Contact: Leah Barbour


More than 900 brave, determined and resilient volunteers flooded Mississippi in 1964 for the Freedom Summer Project, and Mississippi State University is celebrating that effort's impact on equality and human rights.

The Freedom Summer Project called volunteers, mostly northern white college students, to launch the drive to register blacks to vote in Mississippi, the state with the lowest percentage of black voters at that time. After Freedom Summer activists James Chaney, Andrew Goodman and Michael Schwermer were murdered in June by the Ku Klux Klan for registering Neshoba County blacks to vote, national outcry led to the Voting Rights Act of 1965.

"Remembering Freedom Summer: Building a Better Future" will be held at MSU Oct. 19-21 in Colvard Student Union. While the conference is free and open to the public, participants should register in advance at www.aas.msstate.edu/fsc/reg.

Numerous Freedom Summer volunteers, students, activists and photographers will speak, as well as recognized scholars from MSU and other universities all over the country.

Plenary sessions include:

--Oct. 20, 8 a.m., "Remembering Freedom Summer." Freedom Summer students and volunteers speaking will be 1961 Freedom Rider and Freedom Summer activist Dave Dennis, Freedom Summer volunteer Chude Allen, Freedom Summer volunteer Mark Levy, Freedom Summer organizer Doris Derby, Colum Law Firm attorney and founder Wilbur Colom, Freedom Summer organizer Hollis Watkins and Freedom Summer activist Anthony Harris, as well as Starkville Vice Mayor Roy A Perkins. Finance and economics professor Meghan J. Millea will chair and College of Arts & Sciences Dean Gregory Dunaway will offer the welcome.
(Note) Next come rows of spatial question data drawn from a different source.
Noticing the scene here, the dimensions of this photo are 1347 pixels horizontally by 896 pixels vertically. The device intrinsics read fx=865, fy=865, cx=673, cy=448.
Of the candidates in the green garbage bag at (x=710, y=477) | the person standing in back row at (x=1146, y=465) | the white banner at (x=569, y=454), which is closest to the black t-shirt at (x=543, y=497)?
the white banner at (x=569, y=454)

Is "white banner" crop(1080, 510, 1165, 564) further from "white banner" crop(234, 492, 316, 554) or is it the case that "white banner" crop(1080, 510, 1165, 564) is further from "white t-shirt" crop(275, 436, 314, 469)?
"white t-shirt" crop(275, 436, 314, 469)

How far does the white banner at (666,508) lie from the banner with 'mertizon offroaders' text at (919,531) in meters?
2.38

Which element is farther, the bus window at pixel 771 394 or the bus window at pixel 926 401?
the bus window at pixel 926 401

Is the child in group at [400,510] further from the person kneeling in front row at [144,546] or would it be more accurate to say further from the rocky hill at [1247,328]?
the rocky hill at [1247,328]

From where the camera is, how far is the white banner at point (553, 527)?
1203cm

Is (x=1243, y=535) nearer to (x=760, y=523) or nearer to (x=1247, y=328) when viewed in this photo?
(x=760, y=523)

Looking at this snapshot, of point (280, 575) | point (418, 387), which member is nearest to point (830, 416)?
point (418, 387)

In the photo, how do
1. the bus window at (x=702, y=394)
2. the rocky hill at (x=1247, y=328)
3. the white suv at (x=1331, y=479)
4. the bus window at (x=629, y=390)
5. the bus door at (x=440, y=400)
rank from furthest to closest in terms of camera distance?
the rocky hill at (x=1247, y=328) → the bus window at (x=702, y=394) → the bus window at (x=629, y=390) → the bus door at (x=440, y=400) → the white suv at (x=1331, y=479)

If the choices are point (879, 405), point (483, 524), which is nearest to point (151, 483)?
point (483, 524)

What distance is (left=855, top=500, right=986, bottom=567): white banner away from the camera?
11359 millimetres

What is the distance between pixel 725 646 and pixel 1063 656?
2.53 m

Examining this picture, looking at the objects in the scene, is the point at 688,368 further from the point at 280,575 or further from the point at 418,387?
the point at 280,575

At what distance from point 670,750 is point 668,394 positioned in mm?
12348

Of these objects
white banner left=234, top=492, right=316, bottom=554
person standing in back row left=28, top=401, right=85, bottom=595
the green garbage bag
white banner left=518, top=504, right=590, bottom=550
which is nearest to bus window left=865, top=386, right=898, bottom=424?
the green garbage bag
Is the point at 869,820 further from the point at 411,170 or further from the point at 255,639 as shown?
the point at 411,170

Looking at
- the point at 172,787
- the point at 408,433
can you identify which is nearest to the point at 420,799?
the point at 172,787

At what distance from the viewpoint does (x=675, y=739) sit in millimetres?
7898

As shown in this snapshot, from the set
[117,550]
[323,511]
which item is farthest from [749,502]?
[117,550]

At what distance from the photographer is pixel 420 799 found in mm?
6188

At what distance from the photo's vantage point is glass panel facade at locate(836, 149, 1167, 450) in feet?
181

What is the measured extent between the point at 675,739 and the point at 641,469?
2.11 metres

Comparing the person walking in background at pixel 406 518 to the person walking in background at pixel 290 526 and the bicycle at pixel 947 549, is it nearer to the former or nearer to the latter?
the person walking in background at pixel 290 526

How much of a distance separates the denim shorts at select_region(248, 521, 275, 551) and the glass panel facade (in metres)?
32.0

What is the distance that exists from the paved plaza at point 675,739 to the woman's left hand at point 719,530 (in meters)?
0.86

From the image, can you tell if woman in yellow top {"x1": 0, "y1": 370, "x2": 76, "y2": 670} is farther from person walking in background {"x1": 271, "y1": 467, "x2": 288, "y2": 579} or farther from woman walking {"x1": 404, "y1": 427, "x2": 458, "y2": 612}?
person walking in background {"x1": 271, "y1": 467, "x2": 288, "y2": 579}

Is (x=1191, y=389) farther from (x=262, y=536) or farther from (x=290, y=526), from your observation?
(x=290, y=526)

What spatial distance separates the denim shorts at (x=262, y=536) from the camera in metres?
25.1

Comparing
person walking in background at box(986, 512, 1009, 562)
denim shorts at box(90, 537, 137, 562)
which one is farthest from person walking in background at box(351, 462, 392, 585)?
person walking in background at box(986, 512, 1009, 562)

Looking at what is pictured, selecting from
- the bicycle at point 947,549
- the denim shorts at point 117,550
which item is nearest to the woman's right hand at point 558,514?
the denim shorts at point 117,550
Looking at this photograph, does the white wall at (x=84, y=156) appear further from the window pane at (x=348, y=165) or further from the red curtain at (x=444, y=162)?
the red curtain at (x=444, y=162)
Charles E. Cobb Jr., visiting professor of African Studies at Brown University, will moderate.

--Oct. 20, 1 p.m., "Plenary Session B." Featured speakers will be MSU African-American Studies Senior Fellow K.C. Morrison, MSU President Mark E. Keenum, Tougaloo College President Beverly Hogan, former Mississippi Gov. William Winter and Freedom Summer volunteer Chude Allen.

--Oct. 21, 8 a.m., "Freedom Summer: Building a Better Future." Academics and activists in the panel will be The Montgomery Institute President Bill Scaggs, Florida A&M University assistant professor Kristal Moore Clemons, Mississippi NAACP President Derrick Johnson, University of Wisconsin-Whitewater College of Arts and Communication Dean Mark McPhail, Dave Dennis, Wilbur Colom and Mercer University professor Anthony J. Harris. WCBI-TV news anchor and reporter Andrea Self will chair, and MSU Provost and Executive Vice President Jerry Gilbert will offer the welcome. Starkville Mayor Parker Wiseman will give remarks, and Cobb will moderate.

Other distinguished speakers will be authors Susan Follett, Francoise Hamlin, Michael Williams and Flonzie Brown Wright, along with additional Freedom Summer students and volunteers Roy DeBerry, Roscoe Jones, Larry Rubin and Gloria Clark. Academic speakers will represent University of Florida, University of Texas, College of Charleston, University of North Carolina, Alcorn State University and Miami University.

MSU's African-American Studies program is sponsoring the two-day conference; more information is available at www.aas.msstate.edu.